Hi Everyone,
I am facing some strange behaviour with Analyzers. I am using SimpleAnalyzer
for some fields in my Compass entity, but I also wrote a custom Analyzer
that is slightly different from the SimpleAnalyzer as I wanted to allow even
letters and digits in company name column.
So custom analyzer CompanyNameAnalyzer uses the following tokenizer.

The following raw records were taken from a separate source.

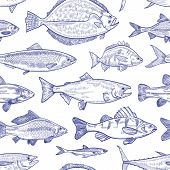 Seamless Pattern With Fish Hand Drawn With Contour Lines On White Background. Backdrop With Marine A poster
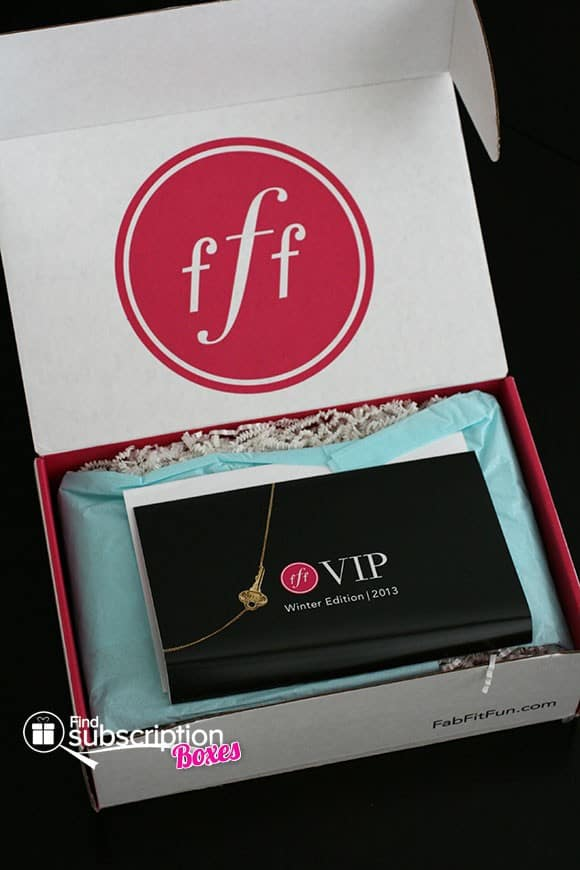 Winter 2013 FabFitFun VIP Box Review - First Look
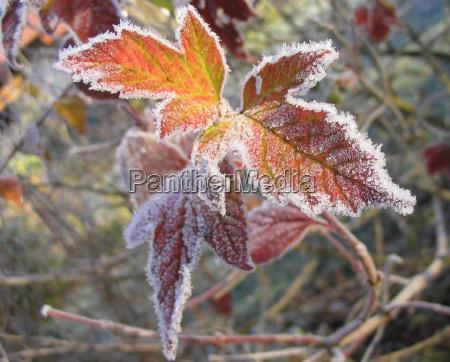 invierno frio escarcha helado diciembre hoja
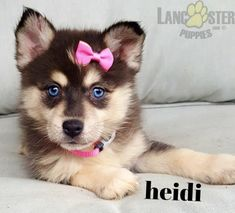 #Pomsky #Charming #PinterestPuppies #PuppiesOfPinterest #Puppy #Puppies #Pups #Pup #Funloving #Sweet #PuppyLove #Cute #Cuddly #Adorable #ForTheLoveOfADog #MansBestFriend #Animals #Dog #Pet #Pets #ChildrenFriendly #PuppyandChildren #ChildandPuppy #BuckeyePuppies www.BuckeyePuppies.com Pomsky Puppies For Sale, Lancaster Puppies, Love To Meet, Animals Dog, Puppy Eyes, My Daddy, Mans Best Friend, Blue Eyes, Puppy Love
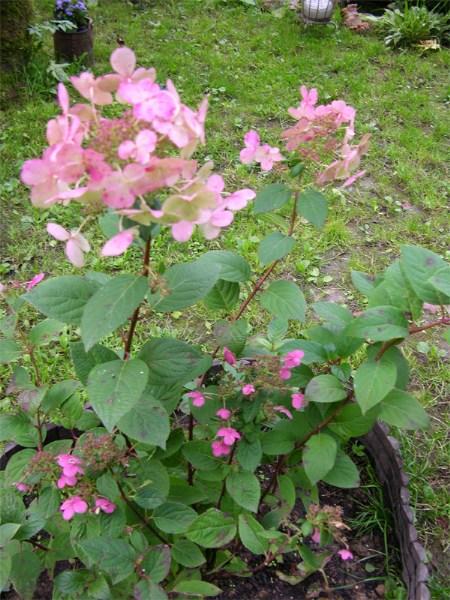"""фотографии альбом Hydrangea paniculata """"Early Sensation"""" Hydrangea paniculata """"Early Sensation"""" Фотка плохая, но показывает, какой цвет у стер. цветов стал в сентябре"""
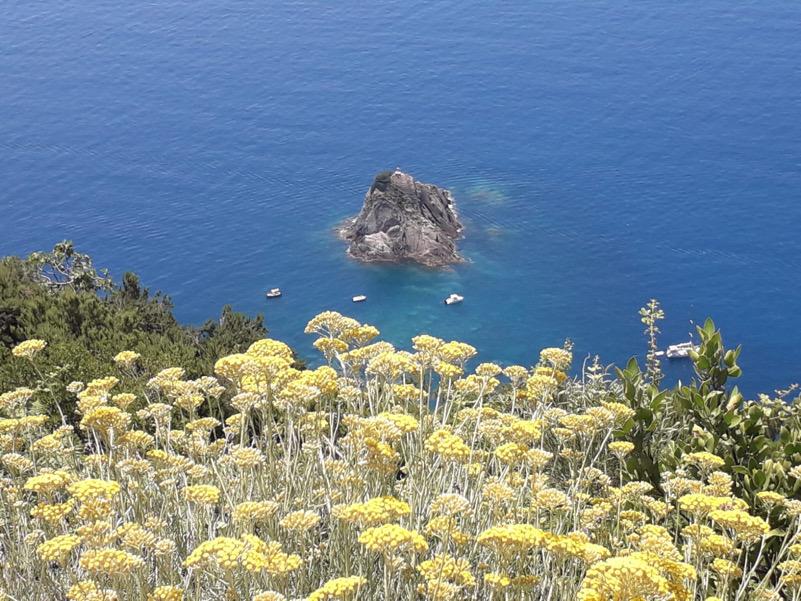 Una particolare quanto spettacolare primavera marina in lockdown vista dalle coste delle alture delle Cinque terre (SP)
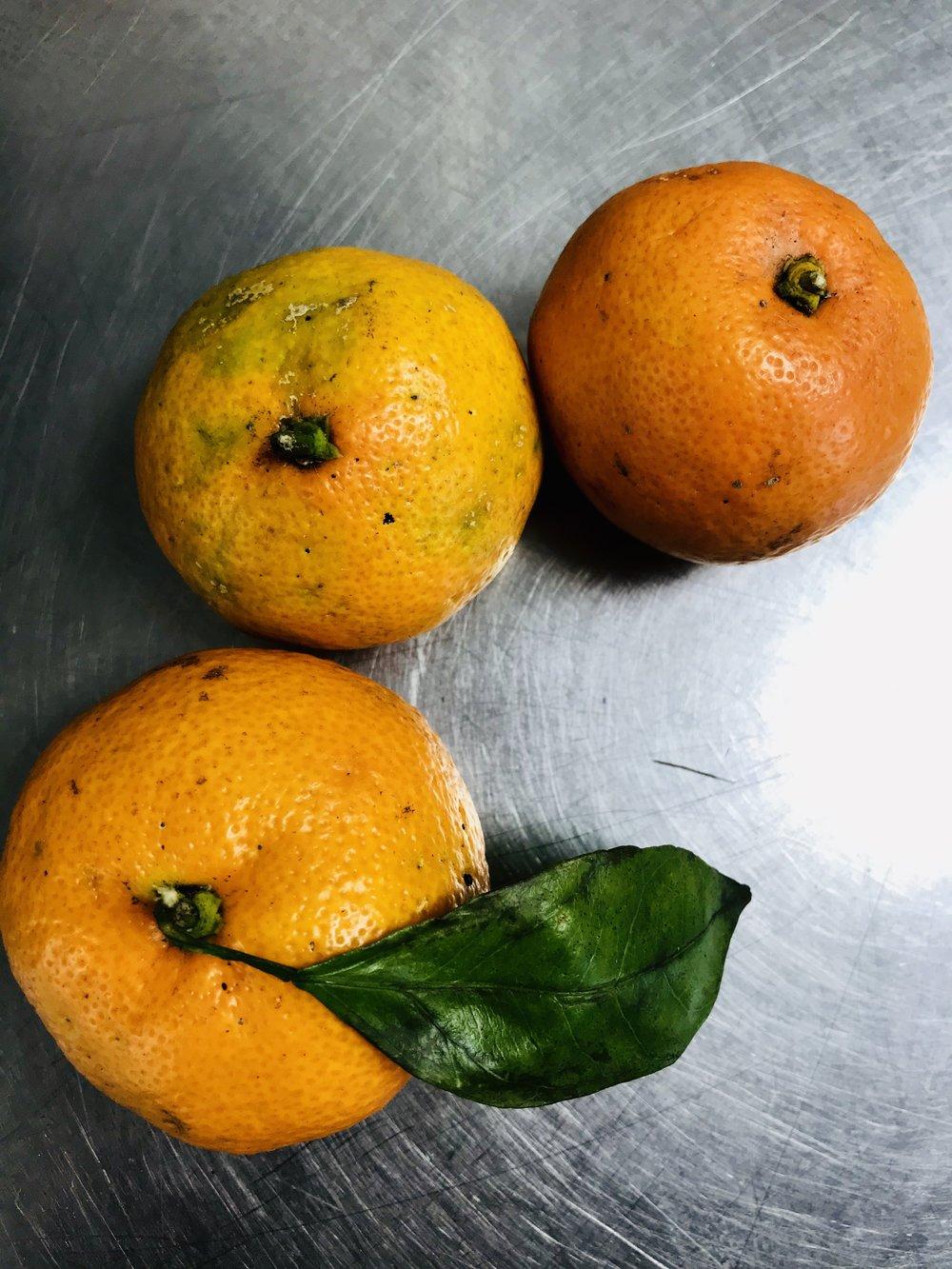 Satsuma Tangerines /  Florida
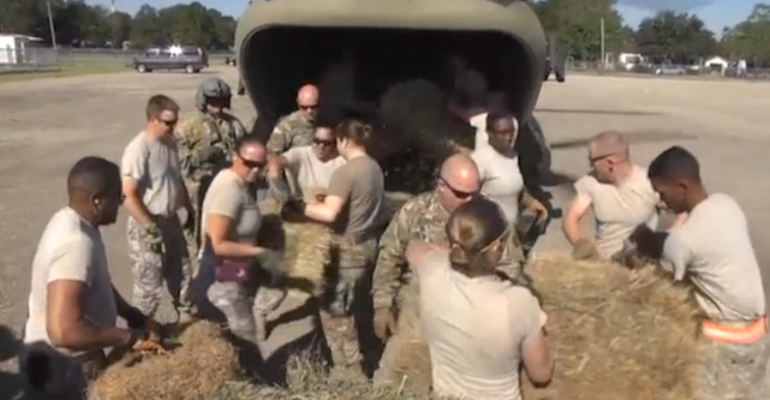 National Guard dropping hay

public class CompanyNameTokenizer extends CharTokenizer {
/** Construct a new CompanyNameTokenizer. */
public CompanyNameTokenizer(Reader in) {
super(in);
}
protected char normalize(char c) {
return Character.toLowerCase(c);
}
/** Collects only characters which are numbers or letters */
protected boolean isTokenChar(char c) {
Character ch = new Character(c);
// Exclude @ special character while tokenizing
if(Character.isLetterOrDigit(c) || ch.equals('@'))
return true;
else
return false;
}
}
But for some reason when I search for +companyName:good +companyName:will,
the word 'will' is ignored in the search, I get results that match only
good. I guess this means that 'will' is being stripped off as it is a stop
word. I don't understand why this should happen because the custom Analyzer
I am using does not use the StopFilter. So why should it filter the stop
words?
I tried looking at the Lucene source too, but no luck. Any suggestions would
be appreciated.
Thanks,
Harini